Tantas veces he pecado. Tantas veces me has perdonado. No quiero acostumbrarme, Padre, al regalo de tu perdón.
Por eso quiero darte las gracias. De corazón, desde mi pequeñez, con mis llagas, con mis miedos, con mis esperanzas.
Gracias, porque me acogiste en el gran día del bautismo, porque me libraste del pecado, porque me lavaste con la Sangre de tu Hijo.
Gracias, porque me hiciste hijo, miembro de la Iglesia, hermano de tantos hombres y mujeres que caminan, como yo, bajo tu mirada de Padre.
Gracias, porque me alimentaste con el Pan de los débiles, porque me permitiste nutrirme con la Carne del Cordero, porque me invitaste al Banquete.
Gracias, porque me diste tu Espíritu, porque iluminaste mi conciencia, porque me avisaste para que huyese del pecado, porque me impulsaste a hacer el bien.

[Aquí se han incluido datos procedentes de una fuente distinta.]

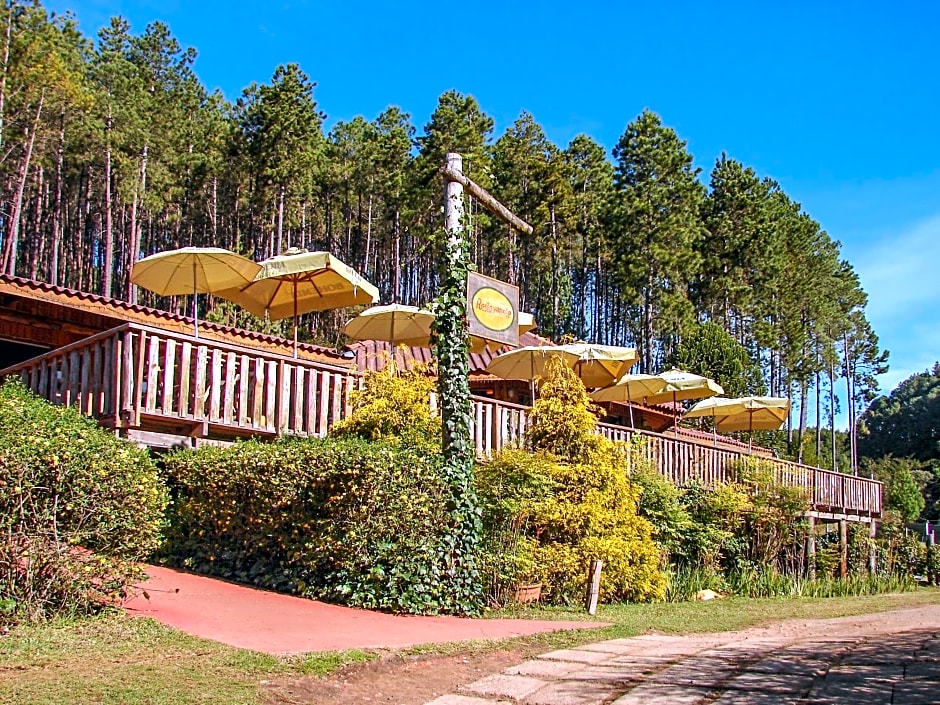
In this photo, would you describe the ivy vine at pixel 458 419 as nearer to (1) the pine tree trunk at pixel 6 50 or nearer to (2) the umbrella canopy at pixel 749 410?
(2) the umbrella canopy at pixel 749 410

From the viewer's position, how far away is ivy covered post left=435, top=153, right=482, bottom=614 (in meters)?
9.09

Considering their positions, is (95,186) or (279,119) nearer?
(279,119)

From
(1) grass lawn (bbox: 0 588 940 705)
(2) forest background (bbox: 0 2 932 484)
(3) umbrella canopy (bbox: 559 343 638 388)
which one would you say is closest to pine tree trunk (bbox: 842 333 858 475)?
(2) forest background (bbox: 0 2 932 484)

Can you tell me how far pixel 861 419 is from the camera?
72.8m

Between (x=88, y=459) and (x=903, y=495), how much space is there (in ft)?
137

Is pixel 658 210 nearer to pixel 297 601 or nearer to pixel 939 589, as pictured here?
pixel 939 589

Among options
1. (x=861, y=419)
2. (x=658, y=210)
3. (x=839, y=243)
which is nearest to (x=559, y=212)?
(x=658, y=210)

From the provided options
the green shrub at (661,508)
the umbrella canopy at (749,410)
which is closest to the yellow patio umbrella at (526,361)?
the green shrub at (661,508)

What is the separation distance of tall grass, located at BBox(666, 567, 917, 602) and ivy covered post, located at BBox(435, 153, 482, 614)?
4306 millimetres

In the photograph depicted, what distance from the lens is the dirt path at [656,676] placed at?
532 cm

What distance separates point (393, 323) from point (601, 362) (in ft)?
12.6

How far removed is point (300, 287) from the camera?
13750mm

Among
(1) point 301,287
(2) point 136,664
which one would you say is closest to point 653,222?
(1) point 301,287

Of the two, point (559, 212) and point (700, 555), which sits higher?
point (559, 212)
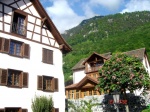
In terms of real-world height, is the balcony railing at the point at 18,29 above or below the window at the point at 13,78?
above

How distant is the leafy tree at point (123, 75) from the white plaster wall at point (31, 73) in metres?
4.80

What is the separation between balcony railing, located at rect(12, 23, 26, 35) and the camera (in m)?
20.6

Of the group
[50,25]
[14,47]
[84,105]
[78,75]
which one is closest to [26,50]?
[14,47]

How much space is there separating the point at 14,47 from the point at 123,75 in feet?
34.8

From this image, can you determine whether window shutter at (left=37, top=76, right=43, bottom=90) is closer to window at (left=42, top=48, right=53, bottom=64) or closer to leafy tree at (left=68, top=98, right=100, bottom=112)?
window at (left=42, top=48, right=53, bottom=64)

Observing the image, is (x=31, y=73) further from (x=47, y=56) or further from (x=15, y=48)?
(x=47, y=56)

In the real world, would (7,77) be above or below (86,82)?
below

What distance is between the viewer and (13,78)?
63.7 ft

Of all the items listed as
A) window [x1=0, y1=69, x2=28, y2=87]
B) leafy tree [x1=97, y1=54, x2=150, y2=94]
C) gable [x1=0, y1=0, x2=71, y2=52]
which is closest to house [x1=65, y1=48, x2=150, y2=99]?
gable [x1=0, y1=0, x2=71, y2=52]

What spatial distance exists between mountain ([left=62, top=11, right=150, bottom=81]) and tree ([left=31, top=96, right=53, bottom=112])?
4769 cm

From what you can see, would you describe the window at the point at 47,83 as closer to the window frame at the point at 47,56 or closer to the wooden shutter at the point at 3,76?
the window frame at the point at 47,56

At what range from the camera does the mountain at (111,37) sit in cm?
7753

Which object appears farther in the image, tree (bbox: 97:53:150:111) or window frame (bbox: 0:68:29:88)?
tree (bbox: 97:53:150:111)

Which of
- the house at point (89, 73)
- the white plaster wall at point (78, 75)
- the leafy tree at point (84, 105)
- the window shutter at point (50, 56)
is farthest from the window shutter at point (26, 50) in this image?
the white plaster wall at point (78, 75)
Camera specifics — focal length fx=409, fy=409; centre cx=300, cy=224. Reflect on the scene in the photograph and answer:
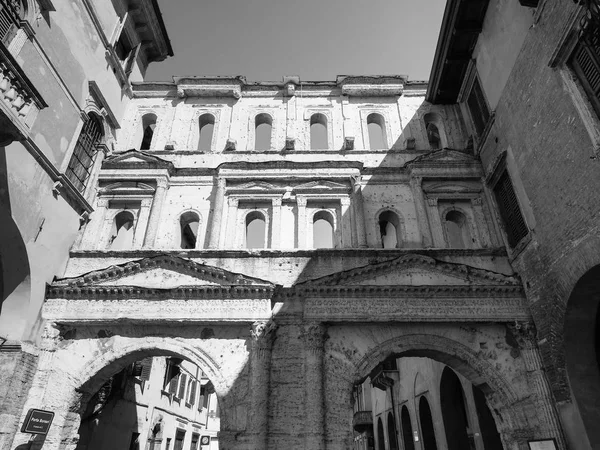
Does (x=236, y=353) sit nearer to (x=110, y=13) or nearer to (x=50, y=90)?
(x=50, y=90)

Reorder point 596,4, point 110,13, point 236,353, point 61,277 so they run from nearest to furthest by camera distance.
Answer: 1. point 596,4
2. point 236,353
3. point 61,277
4. point 110,13

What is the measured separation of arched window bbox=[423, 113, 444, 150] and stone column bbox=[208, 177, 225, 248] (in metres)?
7.77

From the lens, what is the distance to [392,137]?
49.7 feet

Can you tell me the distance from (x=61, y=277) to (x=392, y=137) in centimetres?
1176

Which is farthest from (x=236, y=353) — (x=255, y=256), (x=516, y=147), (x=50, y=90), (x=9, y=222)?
(x=516, y=147)

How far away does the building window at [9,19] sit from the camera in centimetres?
924

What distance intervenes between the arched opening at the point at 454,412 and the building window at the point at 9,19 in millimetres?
16362

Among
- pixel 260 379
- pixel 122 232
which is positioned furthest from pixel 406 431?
pixel 122 232

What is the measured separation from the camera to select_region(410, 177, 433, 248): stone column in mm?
12602

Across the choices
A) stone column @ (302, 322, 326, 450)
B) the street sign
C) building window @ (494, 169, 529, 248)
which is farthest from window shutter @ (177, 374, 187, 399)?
building window @ (494, 169, 529, 248)

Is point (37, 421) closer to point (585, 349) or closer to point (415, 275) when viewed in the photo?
point (415, 275)

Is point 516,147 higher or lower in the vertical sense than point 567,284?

Gracias, porque no dejaste de amarme cuando caí en el pecado, cuando cedí ante mis pasiones, cuando tuve miedo de dar testimonio de Jesucristo.
Gracias, porque me invitaste a acudir al sacramento de la penitencia, para nuevamente recibir tu perdón de las manos de uno de tus sacerdotes.
Gracias, Dios Padre, porque me has recordado, una y mil veces, que la misericordia vence el pecado, que existe esperanza para los que hemos fallado.
Este día, y ojalá cada día, quiero convertir mi vida en un canto de alabanza, «porque es eterna tu misericordia».
Como tantos hermanos míos del pasado y del presente, pecadores que hemos experimentado el gran regalo de tu perdón, te doy gracias y te bendigo:
«Al que nos ama y nos ha lavado con su sangre de nuestros pecados y ha hecho de nosotros un Reino de sacerdotes para su Dios y Padre, a Él la gloria y el poder por los siglos de los siglos. Amén» (Ap 1,5 6).